From 7d259550427a1c51b6acd4c2ee6ca375ed915ad6 Mon Sep 17 00:00:00 2001
From: Chili Palmer <hugoms@me.com>
Date: Fri, 20 Mar 2026 16:47:10 +0100
Subject: [PATCH] chore: added more qwen 3.5 models

---
 AGENTS.md                                      |  5 +++--
 MLXServer/Models/ModelConfig.swift             | 13 +++++++++++--
 MLXServerTests/Server/PromptBuilderTests.swift |  2 +-
 README.md                                      |  9 +++++----
 4 files changed, 20 insertions(+), 9 deletions(-)

diff --git a/AGENTS.md b/AGENTS.md
index 1d50458..d161350 100644
--- a/AGENTS.md
+++ b/AGENTS.md
@@ -52,8 +52,9 @@ open "build/Debug/MLX Server.app"
 | Alias | HuggingFace ID | Notes |
 |-------|---------------|-------|
 | `gemma` | `mlx-community/gemma-3-4b-it-4bit` | Vision + tool use via `tool_code` blocks (128k context) |
-| `qwen` | `mlx-community/Qwen3-VL-4B-Instruct-4bit` | Vision + tool use via `<tool_call>` tags (256k context) |
-| `qwen3.5-9b` | `mlx-community/Qwen3.5-9B-4bit` | Thinking mode, tool use (256k context) |
+| `qwen` | `mlx-community/Qwen3.5-4B-MLX-4bit` | Vision + thinking mode + tool use via `<tool_call>` tags (256k context) |
+| `qwen3.5-0.8b` | `mlx-community/Qwen3.5-0.8B-4bit` | Vision + thinking mode + tool use via `<tool_call>` tags (256k context) |
+| `qwen3.5-9b` | `mlx-community/Qwen3.5-9B-4bit` | Vision + thinking mode + tool use via `<tool_call>` tags (256k context) |
 
 Any model in MLX format on HuggingFace can be added — no restriction on uploader or architecture.
 
diff --git a/MLXServer/Models/ModelConfig.swift b/MLXServer/Models/ModelConfig.swift
index b64955a..dba35aa 100644
--- a/MLXServer/Models/ModelConfig.swift
+++ b/MLXServer/Models/ModelConfig.swift
@@ -29,8 +29,17 @@ struct ModelConfig: Identifiable, Hashable {
         ),
         ModelConfig(
             id: "qwen",
-            repoId: "mlx-community/Qwen3-VL-4B-Instruct-4bit",
-            displayName: "Qwen3 VL 4B",
+            repoId: "mlx-community/Qwen3.5-4B-MLX-4bit",
+            displayName: "Qwen3.5 4B",
+            contextLength: 256_000,
+            loaderKind: .vlm,
+            supportsImages: true,
+            supportsTools: true
+        ),
+        ModelConfig(
+            id: "qwen3.5-0.8b",
+            repoId: "mlx-community/Qwen3.5-0.8B-4bit",
+            displayName: "Qwen3.5 0.8B",
             contextLength: 256_000,
             loaderKind: .vlm,
             supportsImages: true,
diff --git a/MLXServerTests/Server/PromptBuilderTests.swift b/MLXServerTests/Server/PromptBuilderTests.swift
index 5154d46..79e5a76 100644
--- a/MLXServerTests/Server/PromptBuilderTests.swift
+++ b/MLXServerTests/Server/PromptBuilderTests.swift
@@ -114,7 +114,7 @@ final class PromptBuilderTests: XCTestCase {
             n: nil
         )
 
-        let prepared = PromptBuilder.build(from: request, modelId: "mlx-community/Qwen3-VL-4B-Instruct-4bit", thinkingEnabled: true)

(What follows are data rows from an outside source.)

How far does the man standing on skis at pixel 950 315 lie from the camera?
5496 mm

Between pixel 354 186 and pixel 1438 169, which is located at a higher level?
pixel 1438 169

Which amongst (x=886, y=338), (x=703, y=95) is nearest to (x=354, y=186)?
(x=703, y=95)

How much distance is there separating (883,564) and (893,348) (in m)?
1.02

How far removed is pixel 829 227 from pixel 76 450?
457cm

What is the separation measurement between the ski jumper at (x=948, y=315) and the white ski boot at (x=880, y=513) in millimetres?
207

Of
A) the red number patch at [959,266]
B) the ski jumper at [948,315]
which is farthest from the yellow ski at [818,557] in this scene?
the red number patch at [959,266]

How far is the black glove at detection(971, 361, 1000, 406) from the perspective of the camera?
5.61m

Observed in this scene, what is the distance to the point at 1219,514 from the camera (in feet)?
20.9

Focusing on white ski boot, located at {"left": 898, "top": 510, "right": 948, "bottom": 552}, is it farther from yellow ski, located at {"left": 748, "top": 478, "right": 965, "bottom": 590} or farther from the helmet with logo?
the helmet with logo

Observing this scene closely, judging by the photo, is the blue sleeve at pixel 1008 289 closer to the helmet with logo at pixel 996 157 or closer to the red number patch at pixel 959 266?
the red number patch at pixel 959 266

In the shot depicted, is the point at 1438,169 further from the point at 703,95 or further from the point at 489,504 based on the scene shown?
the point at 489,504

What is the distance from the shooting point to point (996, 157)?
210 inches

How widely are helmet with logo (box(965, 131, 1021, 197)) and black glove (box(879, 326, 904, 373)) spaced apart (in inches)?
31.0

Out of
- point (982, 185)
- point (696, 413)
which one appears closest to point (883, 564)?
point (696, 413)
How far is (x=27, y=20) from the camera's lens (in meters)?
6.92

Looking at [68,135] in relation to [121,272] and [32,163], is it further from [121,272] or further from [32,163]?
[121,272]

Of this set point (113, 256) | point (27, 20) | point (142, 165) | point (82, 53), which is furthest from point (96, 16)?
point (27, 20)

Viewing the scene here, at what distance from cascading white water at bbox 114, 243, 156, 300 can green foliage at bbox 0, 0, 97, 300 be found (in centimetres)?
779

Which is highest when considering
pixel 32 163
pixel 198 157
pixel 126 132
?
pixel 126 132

+        let prepared = PromptBuilder.build(from: request, modelId: "mlx-community/Qwen3.5-4B-MLX-4bit", thinkingEnabled: true)
 
         XCTAssertEqual(prepared.chatMessages.count, 1)
         XCTAssertTrue(prepared.chatMessages[0].content.contains("Let me check."))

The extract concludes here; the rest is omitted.